Extrait source:
::::::::
West of Loathing est un jeu de rôle développé et publié par le studio Asymmetric.

Je dois dire que j’ai été très agréablement surpris par ce jeu. L’histoire tient la route, le jeu de rôle est bien fait, le graphisme est original, … il y a juste une chose auquel je n’accroche pas, c’est l’humour. Soit l’humour des Etats Unis est spécifique et incompréhensible pour le reste de la planète, soit ce sont beaucoup de références à un monde, à un jeu ou à un univers dont j’ignore tout (et à priori, je suppose ne pas être le seul).

Une autre chose que vous avez évidemment remarqué, c’est que West of Loathing nous plonge dans le monde des stickmens. Les stickmens ou « hommes allumettes » ou encore « hommes batons » sont des personnages crayonnés au plus simple avec un cercle et quelques traits pour le corps et voilà. Les stickmens ont été à la mode il y a une dizaine d’années. Il n’était pas possible de voir un jeu en flash sans son lot de stickmens. Bon, j’exagère, mais pour ceux qui se rappellent de cette période, pas énormément !

Introduction à West of Loathing

Le jeu débute avec votre personnage qui fait un rêve, un rêve étrange puisqu’il doit choisir sa classe. Il a le choix entre le « cow puncher » (le guerrier), le « beanslinger » (le magicien) ou le « snake oiler » (l’archer).

Une fois que le choix est fait, vous vous réveillez dans la maison de Papa et Maman. Vous faites le tour des pièces et ramassez ce qui est prenable. Vous dites en revoir à vos parents et chacun verse sa petite larme. Ils vous donnent, chacun d’entre eux, un petit cadeau pour votre voyage. Vous tirez l’oreille de votre petit frère pour une dernière fois et partez définitivement pour l’Ouest.

Rapidement, vous tombez sur un fermier qui transporte sa récolte de navets vers l’Ouest avec l’espoir de les vendre à la grande ville. Il vous invite à voyager avec lui et vous acceptez en grimpant sur le chariot.

Le voyage est long et pas confortable. Vous arrivez à vous assoupir … pour vous réveiller dans la poussière, sur le sol, dans une ville. Vous avez glissé du chariot avec un navet (récupérez le, il vous donnera un bonus de points si vous le mangez). La ville s’appelle Boring Springs, enfin, ça ressemble même pas un village, il doit y avoir quelques maisons, pas plus.

Le jeu commence.
::::::::
Travail à réaliser:
**1)** D'après le texte sur West of Loathing, quelle classe correspond au magicien ?
**2)** Poursuivez le texte sur West of Loathing à partir de sa dernière phrase.

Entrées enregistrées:
::::::::
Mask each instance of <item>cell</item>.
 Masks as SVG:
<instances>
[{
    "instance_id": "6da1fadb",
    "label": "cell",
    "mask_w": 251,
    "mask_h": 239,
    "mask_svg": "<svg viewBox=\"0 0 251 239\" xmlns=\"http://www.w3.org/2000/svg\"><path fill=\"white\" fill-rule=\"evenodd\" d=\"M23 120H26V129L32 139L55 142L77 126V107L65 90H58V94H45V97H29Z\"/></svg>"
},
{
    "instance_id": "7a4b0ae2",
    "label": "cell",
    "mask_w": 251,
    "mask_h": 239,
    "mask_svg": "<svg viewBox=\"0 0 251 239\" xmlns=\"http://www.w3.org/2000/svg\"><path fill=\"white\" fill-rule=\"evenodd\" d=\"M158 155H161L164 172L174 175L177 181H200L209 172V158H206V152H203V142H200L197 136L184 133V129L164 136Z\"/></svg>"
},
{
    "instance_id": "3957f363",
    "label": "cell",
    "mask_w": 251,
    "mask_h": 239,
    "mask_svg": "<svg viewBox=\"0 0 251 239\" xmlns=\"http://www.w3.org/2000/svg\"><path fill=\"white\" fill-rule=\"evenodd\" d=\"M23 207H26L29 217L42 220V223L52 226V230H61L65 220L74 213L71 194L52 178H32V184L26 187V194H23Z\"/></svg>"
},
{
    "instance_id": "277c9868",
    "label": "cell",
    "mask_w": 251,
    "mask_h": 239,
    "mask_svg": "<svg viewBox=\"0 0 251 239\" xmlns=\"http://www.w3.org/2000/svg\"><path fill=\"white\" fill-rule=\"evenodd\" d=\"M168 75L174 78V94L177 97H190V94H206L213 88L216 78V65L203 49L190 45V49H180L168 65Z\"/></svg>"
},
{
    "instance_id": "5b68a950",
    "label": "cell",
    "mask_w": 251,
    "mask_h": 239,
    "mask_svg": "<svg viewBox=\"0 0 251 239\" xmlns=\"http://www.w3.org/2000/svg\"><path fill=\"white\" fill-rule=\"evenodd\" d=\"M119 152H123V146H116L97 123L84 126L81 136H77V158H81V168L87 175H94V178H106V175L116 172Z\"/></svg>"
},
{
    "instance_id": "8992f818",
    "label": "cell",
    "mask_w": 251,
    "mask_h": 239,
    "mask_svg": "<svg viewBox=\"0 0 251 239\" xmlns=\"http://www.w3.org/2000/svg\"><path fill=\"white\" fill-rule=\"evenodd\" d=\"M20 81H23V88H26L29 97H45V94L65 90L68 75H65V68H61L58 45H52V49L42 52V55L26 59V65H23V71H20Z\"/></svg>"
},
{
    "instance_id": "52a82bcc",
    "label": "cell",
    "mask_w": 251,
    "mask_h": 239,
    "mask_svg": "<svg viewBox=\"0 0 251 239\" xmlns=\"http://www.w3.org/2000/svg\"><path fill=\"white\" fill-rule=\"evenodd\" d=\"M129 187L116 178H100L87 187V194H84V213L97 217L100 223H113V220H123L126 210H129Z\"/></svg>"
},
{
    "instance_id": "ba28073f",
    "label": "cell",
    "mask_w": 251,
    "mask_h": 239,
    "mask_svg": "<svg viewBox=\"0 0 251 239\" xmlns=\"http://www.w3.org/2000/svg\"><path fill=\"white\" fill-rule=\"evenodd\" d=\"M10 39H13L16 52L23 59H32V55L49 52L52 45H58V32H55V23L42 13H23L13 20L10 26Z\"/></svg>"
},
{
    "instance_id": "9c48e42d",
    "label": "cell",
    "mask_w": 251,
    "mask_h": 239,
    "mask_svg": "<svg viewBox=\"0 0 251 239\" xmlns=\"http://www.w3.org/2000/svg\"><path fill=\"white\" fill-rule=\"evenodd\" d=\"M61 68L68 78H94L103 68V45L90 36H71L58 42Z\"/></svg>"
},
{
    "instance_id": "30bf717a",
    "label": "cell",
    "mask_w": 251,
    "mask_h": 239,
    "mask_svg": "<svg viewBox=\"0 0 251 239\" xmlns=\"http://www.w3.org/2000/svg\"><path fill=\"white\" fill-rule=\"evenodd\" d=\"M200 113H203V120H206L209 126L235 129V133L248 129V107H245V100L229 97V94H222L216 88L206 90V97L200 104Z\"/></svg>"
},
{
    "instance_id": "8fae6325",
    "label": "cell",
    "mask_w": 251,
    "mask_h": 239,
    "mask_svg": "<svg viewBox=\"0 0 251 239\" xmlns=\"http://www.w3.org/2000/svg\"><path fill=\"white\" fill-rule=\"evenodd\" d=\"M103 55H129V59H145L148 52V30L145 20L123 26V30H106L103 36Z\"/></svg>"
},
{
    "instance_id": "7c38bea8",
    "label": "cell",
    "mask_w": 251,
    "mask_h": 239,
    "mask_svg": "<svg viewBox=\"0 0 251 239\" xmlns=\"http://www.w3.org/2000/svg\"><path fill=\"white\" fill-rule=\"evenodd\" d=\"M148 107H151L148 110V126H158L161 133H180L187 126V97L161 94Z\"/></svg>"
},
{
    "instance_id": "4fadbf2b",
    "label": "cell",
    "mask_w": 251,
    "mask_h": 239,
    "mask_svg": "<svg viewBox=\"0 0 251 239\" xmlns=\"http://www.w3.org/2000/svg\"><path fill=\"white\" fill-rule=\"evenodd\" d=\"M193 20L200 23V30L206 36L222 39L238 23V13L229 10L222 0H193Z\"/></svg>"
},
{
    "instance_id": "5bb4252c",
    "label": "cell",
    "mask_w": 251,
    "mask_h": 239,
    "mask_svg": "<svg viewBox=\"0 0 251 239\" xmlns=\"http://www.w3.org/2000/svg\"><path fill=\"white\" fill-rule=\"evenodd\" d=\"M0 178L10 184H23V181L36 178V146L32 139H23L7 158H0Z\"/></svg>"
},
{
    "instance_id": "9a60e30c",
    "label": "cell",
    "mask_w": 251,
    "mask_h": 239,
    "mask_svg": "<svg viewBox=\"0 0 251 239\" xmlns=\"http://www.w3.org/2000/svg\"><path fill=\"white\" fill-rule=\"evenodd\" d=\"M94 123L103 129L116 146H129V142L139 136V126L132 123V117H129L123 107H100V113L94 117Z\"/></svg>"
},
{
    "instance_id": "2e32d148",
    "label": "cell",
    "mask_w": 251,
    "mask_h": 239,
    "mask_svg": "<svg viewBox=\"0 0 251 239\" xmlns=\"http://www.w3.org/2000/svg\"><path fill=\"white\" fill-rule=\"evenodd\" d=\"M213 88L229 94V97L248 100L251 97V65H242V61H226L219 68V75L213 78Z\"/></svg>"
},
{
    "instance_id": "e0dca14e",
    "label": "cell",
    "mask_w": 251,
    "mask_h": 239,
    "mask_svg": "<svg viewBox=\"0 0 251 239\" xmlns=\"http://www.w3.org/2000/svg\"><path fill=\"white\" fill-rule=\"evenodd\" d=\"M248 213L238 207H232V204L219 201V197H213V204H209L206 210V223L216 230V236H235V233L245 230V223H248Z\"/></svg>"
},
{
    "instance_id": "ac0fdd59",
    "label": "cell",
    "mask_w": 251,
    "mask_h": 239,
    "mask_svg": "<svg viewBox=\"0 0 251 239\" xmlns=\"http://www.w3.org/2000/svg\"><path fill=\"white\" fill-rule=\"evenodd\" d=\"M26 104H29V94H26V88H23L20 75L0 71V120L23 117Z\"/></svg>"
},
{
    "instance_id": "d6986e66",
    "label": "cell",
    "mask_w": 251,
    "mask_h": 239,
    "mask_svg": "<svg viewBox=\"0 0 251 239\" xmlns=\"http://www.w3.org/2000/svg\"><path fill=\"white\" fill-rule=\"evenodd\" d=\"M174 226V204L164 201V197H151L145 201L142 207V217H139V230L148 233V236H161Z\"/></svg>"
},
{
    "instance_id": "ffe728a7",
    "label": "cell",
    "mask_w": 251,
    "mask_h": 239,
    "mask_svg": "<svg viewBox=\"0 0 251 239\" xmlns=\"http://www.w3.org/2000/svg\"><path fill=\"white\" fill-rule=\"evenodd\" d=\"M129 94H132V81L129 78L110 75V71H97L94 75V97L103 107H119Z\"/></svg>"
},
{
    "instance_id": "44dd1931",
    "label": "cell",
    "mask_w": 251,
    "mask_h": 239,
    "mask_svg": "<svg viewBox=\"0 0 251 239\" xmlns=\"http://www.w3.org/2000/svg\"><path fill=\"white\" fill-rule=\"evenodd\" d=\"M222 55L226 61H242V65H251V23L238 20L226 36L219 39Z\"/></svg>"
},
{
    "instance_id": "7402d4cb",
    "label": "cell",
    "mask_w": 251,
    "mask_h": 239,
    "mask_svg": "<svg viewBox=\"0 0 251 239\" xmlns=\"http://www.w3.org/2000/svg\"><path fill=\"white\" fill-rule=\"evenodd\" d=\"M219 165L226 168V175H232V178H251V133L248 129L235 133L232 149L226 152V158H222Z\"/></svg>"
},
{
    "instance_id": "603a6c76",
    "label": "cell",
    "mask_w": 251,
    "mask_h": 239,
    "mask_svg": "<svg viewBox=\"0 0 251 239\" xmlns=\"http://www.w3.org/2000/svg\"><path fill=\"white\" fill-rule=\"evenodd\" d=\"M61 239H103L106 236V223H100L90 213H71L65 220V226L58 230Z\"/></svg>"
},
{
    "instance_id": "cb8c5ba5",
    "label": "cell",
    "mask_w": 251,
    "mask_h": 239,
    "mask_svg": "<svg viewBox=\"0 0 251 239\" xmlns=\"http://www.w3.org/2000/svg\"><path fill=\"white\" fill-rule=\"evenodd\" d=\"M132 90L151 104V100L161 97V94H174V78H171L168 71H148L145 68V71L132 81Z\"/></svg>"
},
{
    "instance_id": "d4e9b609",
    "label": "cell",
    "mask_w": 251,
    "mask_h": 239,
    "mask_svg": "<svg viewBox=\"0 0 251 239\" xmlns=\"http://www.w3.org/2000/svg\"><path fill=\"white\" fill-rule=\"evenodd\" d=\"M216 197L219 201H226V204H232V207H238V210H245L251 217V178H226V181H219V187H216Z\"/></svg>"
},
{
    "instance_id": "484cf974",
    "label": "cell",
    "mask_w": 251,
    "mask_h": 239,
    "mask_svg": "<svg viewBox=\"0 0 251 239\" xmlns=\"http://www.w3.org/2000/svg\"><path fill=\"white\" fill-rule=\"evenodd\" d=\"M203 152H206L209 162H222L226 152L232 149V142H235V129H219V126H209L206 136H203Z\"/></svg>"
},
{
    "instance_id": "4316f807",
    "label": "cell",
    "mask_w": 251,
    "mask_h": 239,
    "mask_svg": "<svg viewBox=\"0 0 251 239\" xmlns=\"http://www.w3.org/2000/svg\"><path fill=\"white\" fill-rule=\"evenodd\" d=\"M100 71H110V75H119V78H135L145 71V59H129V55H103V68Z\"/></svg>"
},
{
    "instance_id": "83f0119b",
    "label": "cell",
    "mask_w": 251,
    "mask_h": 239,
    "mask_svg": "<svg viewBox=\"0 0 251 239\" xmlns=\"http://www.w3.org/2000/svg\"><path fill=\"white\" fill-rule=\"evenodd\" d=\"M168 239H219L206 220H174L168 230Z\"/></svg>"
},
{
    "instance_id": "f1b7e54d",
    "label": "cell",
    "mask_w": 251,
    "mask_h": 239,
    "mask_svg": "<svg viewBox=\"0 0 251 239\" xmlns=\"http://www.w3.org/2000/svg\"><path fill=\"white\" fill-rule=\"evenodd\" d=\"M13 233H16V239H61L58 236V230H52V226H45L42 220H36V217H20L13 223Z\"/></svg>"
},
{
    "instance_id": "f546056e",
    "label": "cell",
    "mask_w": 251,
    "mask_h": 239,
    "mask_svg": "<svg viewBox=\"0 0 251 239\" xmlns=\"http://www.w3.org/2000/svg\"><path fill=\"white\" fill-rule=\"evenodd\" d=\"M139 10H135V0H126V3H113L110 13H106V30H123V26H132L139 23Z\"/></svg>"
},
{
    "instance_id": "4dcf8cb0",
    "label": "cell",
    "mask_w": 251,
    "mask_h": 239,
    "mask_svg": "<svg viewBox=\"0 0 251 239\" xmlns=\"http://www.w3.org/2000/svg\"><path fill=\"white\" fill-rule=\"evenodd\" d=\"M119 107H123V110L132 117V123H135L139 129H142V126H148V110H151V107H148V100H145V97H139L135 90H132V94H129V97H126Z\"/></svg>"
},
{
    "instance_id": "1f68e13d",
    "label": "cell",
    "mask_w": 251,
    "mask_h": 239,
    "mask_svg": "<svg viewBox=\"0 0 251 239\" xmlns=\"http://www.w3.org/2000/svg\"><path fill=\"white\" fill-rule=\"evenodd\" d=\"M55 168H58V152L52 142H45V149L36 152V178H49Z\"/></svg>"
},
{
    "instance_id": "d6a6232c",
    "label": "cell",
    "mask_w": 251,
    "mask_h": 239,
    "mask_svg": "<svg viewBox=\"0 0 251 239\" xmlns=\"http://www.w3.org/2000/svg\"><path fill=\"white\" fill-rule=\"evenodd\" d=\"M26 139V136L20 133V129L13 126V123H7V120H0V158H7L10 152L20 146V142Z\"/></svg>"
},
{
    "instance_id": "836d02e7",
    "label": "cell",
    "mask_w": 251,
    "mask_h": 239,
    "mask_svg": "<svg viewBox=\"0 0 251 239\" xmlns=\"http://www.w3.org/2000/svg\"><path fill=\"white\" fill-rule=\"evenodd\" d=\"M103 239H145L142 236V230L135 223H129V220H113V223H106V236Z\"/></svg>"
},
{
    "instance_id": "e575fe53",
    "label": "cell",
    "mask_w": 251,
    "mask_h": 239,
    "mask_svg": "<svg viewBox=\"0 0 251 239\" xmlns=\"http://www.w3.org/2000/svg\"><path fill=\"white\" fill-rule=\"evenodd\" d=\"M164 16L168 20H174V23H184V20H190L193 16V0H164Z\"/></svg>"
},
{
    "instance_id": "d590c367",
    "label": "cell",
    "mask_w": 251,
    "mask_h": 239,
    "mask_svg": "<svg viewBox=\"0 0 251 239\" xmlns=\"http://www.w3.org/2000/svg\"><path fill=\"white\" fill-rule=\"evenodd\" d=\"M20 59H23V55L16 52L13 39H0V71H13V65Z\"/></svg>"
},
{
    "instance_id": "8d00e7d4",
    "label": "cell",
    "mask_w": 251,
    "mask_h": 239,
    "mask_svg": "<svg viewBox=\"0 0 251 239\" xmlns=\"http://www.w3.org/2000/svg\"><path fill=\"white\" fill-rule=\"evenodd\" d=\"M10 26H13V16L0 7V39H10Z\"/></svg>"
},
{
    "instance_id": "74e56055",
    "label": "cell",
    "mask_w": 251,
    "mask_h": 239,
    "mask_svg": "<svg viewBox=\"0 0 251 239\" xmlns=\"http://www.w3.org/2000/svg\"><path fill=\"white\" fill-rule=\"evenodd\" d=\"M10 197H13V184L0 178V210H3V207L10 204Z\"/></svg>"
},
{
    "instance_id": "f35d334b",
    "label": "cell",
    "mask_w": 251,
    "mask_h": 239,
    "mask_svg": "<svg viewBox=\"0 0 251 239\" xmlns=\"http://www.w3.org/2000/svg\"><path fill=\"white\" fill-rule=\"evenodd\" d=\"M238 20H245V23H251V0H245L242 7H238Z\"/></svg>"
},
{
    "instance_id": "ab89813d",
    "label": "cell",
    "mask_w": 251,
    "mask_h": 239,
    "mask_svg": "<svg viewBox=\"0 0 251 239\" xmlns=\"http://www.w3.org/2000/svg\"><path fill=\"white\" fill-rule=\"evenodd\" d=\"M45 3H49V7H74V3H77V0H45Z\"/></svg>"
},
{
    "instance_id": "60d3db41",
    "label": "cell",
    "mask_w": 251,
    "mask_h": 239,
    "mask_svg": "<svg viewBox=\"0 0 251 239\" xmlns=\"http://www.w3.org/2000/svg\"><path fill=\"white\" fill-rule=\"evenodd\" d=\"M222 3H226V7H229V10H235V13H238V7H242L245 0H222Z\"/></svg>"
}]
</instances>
::::::::
Réponses par numéro:
**1)** Le « beanslinger ».

**2)**
Quelques points autour du jeu

Si vous voulez survivre, il faut trouver du travail. Voyez avec l’homme cactus (il a bu trop d’alcool de cactus et la fermentation l’a transformé en cactus… ridicule, non ?), avec le barman (rentrez dans le saloon sera l’occasion d’avoir un chapeau), avec le shérif (il faudra aller chercher la porte de la prison, etc), avec le palefrenier, …

Accomplir ces missions vous permettra d’acquérir des objets, de l’argent et de l’expérience. Ah oui, n’oublions pas que ramasser les verres du saloon qui trainent un peu partout rapporte aussi de l’argent.

En plus de remplir des quêtes, il y a énormément de conversations avec des alternatives au niveau du choix des réponses, il y a aussi des combats contre des bandits, des morts vivants, des animaux…

Ma conclusion

West of Loathing est un excellent jeu de rôle et le graphisme minimaliste n’est pas du tout un problème. J’aime beaucoup ce jeu indépendant même si je n’accroche pas à l’humour et aux références à la culture état-unienne.

Franchement, ce que j’aimerai bien, c’est un texte plus ouvert aux joueurs et pas uniquement à leurs fans… mais il faut pas rêver, ça n’arrivera pas.

Si vous aimez les jeux de rôle, si un graphisme minimaliste avec des stickmens à gogo ne vous dérange pas, si vous maîtrisez bien la langue de Shakespeare, si vous connaissez le Royaume de Loathing, alors, ce jeu va vous intéresser. Dans ce cas là, je vous invite à acheter ce jeu, West of Loathing, dans la boutique de Steam. Le prix est correct et il faut l’admettre, je me suis bien amusé avec !

West of Loathing est disponible depuis le 10 août 2017 sur Steam (Microsoft Windows, Mac et Linux).